ECLI:NL:RBDHA:2022:12337
Rechtbank Den Haag
- Eerste aanleg - enkelvoudig
- B.F.Th. de Roos
- Rechtspraak.nl
Asielaanvraag en interstatelijk vertrouwensbeginsel in het kader van Dublinverordening
In deze zaak heeft de Rechtbank Den Haag op 10 november 2022 uitspraak gedaan in een asielprocedure waarbij de eiser, vertegenwoordigd door zijn gemachtigde mr. A.W.J. van der Meer, in beroep ging tegen een besluit van de staatssecretaris van Justitie en Veiligheid. Het bestreden besluit, genomen op 21 september 2022, hield in dat de aanvraag van de eiser voor een verblijfsvergunning asiel voor bepaalde tijd niet in behandeling werd genomen, omdat Frankrijk verantwoordelijk zou zijn voor de asielaanvraag van de eiser op basis van de Dublinverordening. De rechtbank heeft de zaak behandeld in Middelburg, waar de eiser aanwezig was met zijn gemachtigde en een tolk. Na de zitting heeft de rechtbank onmiddellijk mondeling uitspraak gedaan.
De rechtbank oordeelde dat de autoriteiten van Frankrijk inderdaad verantwoordelijk zijn voor de asielaanvraag van de eiser, aangezien hij eerder in Frankrijk een asielaanvraag had ingediend en Frankrijk het verzoek om hem terug te nemen had aanvaard. De rechtbank heeft het interstatelijk vertrouwensbeginsel in acht genomen, wat inhoudt dat ervan uitgegaan kan worden dat Frankrijk de mensenrechten en Europese richtlijnen respecteert. De eiser voerde aan dat hij kwetsbaar was vanwege zijn psychische situatie en dat hij in Frankrijk op straat was komen te staan zonder behandeling. De rechtbank oordeelde echter dat de eiser niet voldoende aannemelijk had gemaakt dat hij na overdracht aan Frankrijk niet of niet goed zou worden behandeld.

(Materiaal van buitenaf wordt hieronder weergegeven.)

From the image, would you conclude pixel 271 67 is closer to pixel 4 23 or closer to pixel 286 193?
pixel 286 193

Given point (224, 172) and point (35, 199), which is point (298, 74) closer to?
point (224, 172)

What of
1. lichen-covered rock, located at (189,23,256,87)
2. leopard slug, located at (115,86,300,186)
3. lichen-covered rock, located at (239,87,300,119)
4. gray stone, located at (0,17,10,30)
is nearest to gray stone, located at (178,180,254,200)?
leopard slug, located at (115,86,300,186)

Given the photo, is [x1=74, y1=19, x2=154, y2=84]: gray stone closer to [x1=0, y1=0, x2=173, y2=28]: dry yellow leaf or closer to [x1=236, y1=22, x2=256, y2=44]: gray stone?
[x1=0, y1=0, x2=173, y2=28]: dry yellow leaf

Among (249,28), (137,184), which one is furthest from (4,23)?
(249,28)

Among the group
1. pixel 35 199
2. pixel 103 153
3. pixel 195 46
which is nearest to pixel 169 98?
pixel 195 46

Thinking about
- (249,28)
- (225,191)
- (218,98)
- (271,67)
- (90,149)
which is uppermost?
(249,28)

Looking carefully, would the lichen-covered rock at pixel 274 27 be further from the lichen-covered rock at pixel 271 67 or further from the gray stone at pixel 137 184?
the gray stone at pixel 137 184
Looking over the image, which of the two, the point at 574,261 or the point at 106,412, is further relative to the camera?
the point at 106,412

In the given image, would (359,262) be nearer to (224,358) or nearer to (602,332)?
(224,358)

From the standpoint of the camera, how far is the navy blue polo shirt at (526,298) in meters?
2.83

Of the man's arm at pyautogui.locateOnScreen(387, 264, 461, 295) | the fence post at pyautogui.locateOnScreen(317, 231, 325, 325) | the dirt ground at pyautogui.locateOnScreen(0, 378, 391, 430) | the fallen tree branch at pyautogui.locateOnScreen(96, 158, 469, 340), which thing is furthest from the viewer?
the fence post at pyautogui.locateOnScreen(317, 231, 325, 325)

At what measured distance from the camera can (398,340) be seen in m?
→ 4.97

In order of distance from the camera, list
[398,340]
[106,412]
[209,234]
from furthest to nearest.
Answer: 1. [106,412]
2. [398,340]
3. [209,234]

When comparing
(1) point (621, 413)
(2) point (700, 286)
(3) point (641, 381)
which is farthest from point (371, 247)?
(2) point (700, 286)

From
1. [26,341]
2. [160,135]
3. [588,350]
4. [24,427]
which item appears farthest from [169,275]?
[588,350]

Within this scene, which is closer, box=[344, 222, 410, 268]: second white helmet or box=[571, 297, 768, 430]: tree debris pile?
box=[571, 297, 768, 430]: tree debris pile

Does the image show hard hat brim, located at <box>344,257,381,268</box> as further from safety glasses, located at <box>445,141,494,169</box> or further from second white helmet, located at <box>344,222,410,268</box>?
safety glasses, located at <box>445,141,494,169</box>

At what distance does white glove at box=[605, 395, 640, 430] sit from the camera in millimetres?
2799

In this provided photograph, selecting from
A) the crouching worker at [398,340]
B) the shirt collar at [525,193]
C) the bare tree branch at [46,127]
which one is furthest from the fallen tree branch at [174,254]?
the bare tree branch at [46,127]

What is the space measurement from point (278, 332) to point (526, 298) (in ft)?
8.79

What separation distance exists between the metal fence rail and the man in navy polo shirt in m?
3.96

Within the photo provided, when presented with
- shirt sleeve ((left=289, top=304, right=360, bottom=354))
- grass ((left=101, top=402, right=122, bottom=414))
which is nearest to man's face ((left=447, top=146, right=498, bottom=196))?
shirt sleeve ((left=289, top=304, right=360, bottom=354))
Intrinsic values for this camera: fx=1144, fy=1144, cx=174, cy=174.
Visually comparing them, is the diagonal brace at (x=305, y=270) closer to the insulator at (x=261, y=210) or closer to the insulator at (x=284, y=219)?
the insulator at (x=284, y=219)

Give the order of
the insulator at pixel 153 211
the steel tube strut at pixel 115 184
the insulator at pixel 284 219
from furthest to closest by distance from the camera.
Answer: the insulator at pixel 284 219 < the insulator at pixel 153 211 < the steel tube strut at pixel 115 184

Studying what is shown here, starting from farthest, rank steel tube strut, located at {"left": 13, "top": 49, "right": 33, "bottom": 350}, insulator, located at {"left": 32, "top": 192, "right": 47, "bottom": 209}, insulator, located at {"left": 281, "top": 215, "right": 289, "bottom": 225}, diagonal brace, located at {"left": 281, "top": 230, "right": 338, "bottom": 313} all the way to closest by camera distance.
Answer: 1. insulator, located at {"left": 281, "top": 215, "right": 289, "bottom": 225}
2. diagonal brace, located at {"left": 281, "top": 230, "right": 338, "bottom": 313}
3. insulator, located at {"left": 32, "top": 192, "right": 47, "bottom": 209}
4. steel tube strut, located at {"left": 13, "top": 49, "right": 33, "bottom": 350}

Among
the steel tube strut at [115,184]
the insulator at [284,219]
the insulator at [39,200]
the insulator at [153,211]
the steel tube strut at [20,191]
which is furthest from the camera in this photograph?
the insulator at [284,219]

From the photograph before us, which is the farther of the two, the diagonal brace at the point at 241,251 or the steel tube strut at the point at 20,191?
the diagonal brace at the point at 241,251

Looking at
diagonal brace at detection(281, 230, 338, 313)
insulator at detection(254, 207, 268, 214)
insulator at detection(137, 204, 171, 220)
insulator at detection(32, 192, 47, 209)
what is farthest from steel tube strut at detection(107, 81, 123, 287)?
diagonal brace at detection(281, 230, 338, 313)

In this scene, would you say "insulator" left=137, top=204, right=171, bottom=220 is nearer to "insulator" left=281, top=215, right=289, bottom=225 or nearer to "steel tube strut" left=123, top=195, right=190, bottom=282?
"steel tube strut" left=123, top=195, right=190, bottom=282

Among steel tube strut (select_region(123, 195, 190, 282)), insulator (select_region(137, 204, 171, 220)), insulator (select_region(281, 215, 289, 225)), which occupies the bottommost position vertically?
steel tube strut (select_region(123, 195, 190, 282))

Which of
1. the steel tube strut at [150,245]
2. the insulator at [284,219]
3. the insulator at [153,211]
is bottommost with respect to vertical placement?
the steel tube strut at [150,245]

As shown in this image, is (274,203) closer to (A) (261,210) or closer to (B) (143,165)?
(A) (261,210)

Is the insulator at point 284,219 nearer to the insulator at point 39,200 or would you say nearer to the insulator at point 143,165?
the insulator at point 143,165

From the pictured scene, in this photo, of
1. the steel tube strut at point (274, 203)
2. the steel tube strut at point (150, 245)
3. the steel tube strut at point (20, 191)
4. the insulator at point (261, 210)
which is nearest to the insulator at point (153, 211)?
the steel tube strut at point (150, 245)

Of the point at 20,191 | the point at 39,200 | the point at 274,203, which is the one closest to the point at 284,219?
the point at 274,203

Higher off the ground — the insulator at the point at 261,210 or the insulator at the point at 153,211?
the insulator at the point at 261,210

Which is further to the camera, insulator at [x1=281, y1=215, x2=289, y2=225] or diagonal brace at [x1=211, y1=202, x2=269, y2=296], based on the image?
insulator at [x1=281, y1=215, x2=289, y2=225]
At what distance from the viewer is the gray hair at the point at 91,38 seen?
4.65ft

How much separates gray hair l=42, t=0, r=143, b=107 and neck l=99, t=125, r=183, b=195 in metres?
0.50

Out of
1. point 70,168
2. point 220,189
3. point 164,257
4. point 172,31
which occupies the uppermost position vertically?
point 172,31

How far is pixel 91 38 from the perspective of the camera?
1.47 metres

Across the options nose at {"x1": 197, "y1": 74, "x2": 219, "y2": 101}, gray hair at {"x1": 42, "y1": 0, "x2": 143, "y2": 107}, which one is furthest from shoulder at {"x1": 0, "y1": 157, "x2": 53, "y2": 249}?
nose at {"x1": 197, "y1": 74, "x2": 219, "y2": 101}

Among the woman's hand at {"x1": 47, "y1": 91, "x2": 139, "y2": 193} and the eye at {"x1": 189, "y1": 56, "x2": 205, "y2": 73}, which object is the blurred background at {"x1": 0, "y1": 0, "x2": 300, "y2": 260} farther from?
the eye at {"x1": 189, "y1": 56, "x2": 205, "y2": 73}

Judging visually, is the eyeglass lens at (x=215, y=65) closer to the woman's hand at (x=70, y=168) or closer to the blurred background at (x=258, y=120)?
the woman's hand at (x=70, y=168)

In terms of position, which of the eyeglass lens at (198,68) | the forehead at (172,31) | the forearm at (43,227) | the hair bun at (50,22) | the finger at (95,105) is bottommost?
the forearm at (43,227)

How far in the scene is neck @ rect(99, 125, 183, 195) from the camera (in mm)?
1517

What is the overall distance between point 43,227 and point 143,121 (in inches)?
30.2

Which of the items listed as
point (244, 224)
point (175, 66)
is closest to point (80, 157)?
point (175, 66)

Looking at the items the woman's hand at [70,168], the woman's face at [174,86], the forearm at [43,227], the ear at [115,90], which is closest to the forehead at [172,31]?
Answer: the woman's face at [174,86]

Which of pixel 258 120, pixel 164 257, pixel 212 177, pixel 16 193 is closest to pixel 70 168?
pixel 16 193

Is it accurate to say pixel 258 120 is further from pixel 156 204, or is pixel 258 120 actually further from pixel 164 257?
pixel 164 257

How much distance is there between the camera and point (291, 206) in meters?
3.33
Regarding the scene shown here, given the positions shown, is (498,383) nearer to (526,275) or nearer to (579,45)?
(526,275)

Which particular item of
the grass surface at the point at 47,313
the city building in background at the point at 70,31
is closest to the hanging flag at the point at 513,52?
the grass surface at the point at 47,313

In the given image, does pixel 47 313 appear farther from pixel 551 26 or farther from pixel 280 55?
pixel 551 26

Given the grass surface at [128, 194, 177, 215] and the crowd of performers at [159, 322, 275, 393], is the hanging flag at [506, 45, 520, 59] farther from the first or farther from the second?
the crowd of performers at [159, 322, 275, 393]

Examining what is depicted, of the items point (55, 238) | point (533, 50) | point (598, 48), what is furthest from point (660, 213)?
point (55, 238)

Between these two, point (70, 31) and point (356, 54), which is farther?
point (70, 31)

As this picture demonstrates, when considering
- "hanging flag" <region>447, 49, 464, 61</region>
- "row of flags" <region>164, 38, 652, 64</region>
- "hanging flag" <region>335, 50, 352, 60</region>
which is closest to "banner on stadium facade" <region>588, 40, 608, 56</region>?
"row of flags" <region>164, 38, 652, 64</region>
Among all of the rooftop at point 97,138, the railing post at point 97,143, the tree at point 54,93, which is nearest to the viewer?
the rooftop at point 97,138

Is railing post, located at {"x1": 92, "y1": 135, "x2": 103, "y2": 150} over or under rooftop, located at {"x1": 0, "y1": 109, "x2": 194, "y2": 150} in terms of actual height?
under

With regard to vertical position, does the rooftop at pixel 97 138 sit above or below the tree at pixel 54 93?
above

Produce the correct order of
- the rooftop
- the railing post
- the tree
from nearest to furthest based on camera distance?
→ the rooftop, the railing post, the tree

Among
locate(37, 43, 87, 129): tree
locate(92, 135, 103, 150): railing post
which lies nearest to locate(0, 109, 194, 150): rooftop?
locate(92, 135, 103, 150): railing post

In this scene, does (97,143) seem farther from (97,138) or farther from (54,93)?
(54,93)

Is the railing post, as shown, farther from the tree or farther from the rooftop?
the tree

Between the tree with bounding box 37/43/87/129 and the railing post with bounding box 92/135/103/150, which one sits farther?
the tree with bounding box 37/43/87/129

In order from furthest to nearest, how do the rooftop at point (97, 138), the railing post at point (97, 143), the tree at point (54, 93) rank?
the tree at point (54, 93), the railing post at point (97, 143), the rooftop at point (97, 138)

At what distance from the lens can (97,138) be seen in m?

De rechtbank concludeerde dat de staatssecretaris niet verplicht was om de verantwoordelijkheid voor de behandeling van de asielaanvraag van de eiser aan zich te trekken en verklaarde het beroep ongegrond. Tevens werd er geen aanleiding gezien voor een proceskostenveroordeling. De uitspraak werd openbaar uitgesproken door mr. B.F.Th. de Roos, rechter, in aanwezigheid van mr. W. van Loon, griffier. Tegen deze uitspraak kan binnen één week hoger beroep worden ingesteld bij de Afdeling bestuursrechtspraak van de Raad van State.